19 - Rhythm awareness -- samba, bossa nova, bolero, etc.

20 - Why knowing music history is important to you

21 - Idea stealing -- how and where & from who

22 - 12-bar blues; creating a motif; 'blue notes'

23 - Extended chords: 6th, 7th, 9th, 11th, 13th, suspensions

24 - Technique acquisition: rubber balls, fingering drills

25 - Harmonization: Using I, IV & V to harmonize

26 - Key identification: Recognizing key signatures

27 - Voicing: Open, closed, registers, color tones

28 - Improvisation: Making music right out of your head

29 - Harmony & theory: How much should you know?
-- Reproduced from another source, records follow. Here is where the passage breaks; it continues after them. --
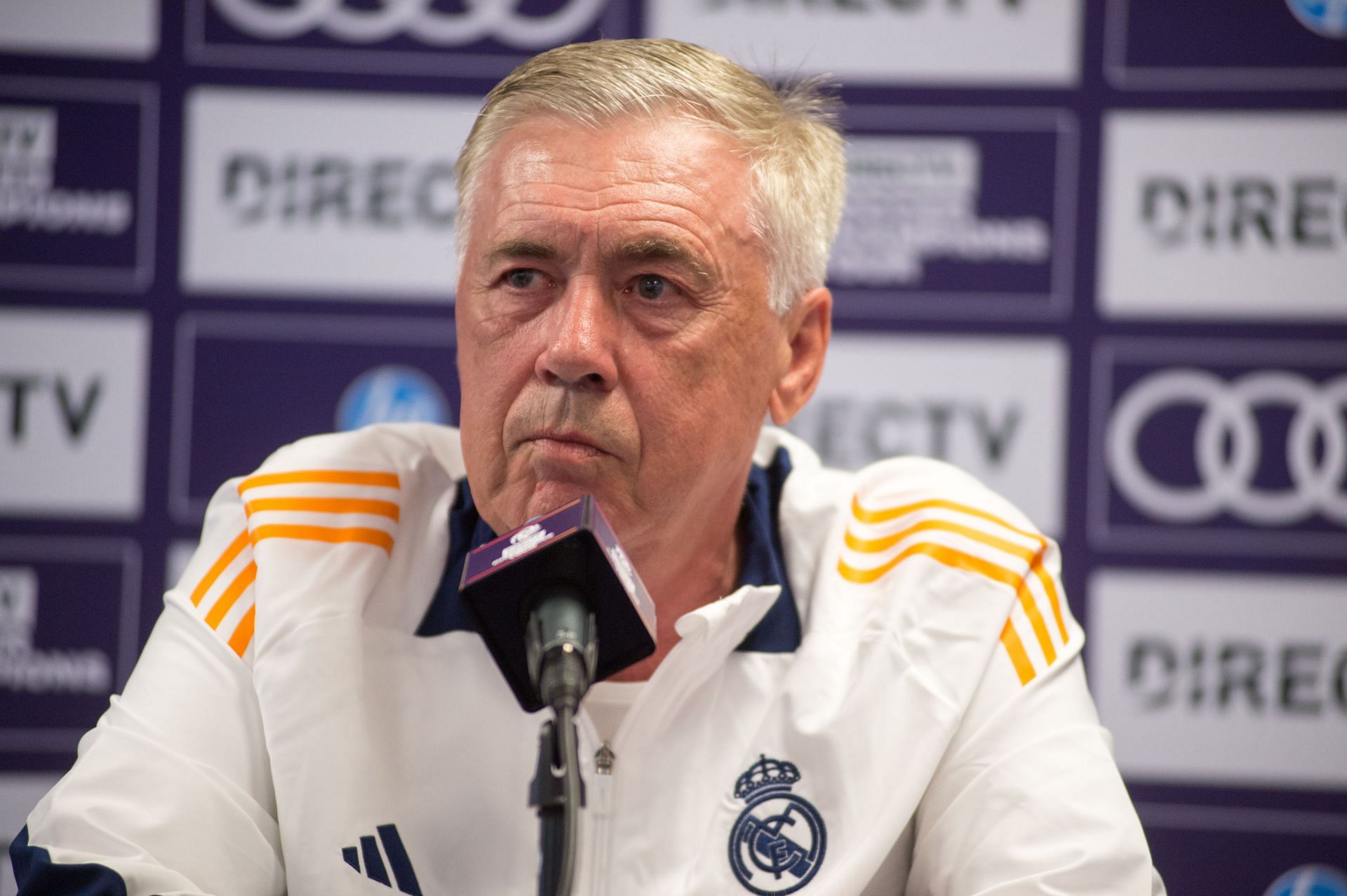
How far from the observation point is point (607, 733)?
1.47 metres

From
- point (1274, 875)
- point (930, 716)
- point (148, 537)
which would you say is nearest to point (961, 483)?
point (930, 716)

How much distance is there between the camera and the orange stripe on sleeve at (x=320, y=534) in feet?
4.71

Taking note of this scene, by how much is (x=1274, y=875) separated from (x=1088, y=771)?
147 centimetres

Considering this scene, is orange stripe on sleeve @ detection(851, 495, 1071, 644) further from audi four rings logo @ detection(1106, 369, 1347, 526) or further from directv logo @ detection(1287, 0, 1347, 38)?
directv logo @ detection(1287, 0, 1347, 38)

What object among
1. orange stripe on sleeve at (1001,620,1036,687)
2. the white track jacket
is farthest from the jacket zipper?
orange stripe on sleeve at (1001,620,1036,687)

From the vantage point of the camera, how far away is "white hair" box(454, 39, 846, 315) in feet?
4.81

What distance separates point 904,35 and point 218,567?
1814 mm

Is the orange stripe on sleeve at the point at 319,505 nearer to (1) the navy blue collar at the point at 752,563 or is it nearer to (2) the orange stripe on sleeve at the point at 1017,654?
(1) the navy blue collar at the point at 752,563

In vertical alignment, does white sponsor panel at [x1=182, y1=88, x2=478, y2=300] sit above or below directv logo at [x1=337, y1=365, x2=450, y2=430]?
above

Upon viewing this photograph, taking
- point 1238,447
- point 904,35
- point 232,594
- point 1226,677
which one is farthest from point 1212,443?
point 232,594

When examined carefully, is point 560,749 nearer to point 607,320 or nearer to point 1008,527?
point 607,320

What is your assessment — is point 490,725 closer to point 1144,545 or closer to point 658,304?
point 658,304

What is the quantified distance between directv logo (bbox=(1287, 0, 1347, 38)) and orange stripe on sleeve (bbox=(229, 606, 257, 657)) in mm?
2370

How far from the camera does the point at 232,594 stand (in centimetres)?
144
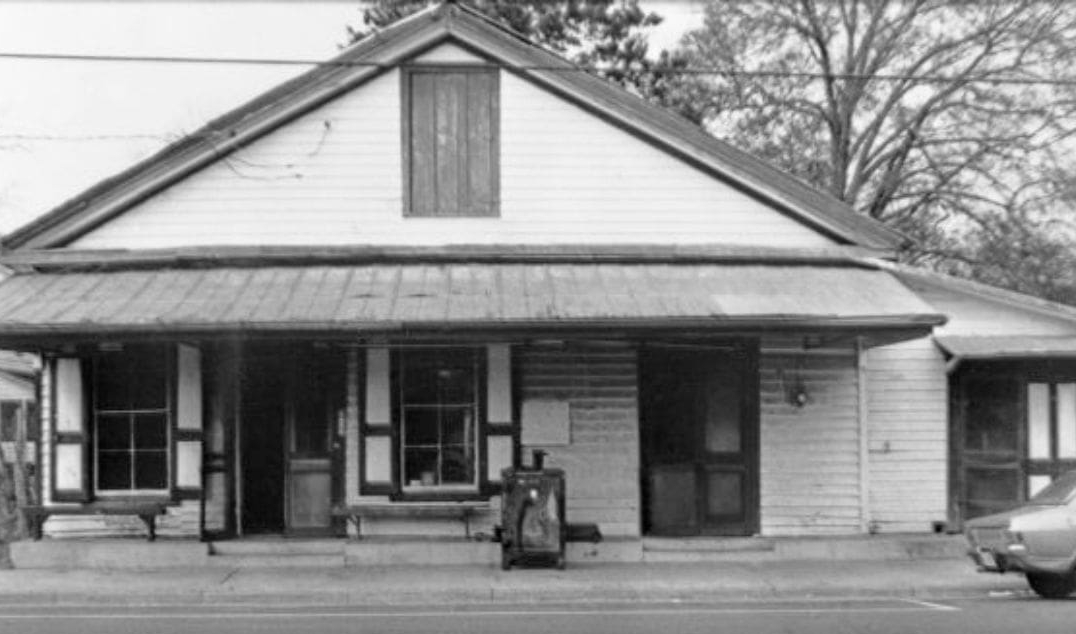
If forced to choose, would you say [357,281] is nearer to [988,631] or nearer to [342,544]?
[342,544]

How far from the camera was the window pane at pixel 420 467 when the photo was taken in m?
16.5

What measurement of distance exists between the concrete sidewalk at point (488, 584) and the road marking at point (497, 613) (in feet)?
2.48

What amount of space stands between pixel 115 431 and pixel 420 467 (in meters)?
4.05

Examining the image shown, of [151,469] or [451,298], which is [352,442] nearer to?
[451,298]

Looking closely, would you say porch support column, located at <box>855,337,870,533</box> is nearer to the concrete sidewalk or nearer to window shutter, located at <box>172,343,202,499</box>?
the concrete sidewalk

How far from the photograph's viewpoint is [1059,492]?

30 - Stylistic devices: Western, boogie, jazz, etc.

31 - Analysis: How to understand what you're hearing

32 - Riffs & runs & fills: How to develop them

33 - Cross-pollination: The best of all worlds!

There certainly is the information overload to learn jazz piano.

This is my first post on "how to play jazz piano". I have been learning internet marketing for 6 years. The conclusion of those years is that I go back to the basic. Do whatever you love to do. And this is my site to tell my way= lazy way to learn jazz piano.

I've been checking through those video on piano lessons at YouTube every now and then out of my curiosity. They are wonderful! But they are wonderful only if you had done finger training for certain extent and if you had learned how to read notes on sheets. Well, you don't have to read thoroughly, though. I mean you don't need to be able to play as you read if the score is of one of those classic music.

Since I started playing piano as late as 17 years old, my finger was totally in lack of training. So I have known that if I cannot play, I cannot read sheet nor figner positions on keyboard.

I started learn jazz piano as I started finger training using Hanon. I had two teachers, one for fingers and the other for jazz play.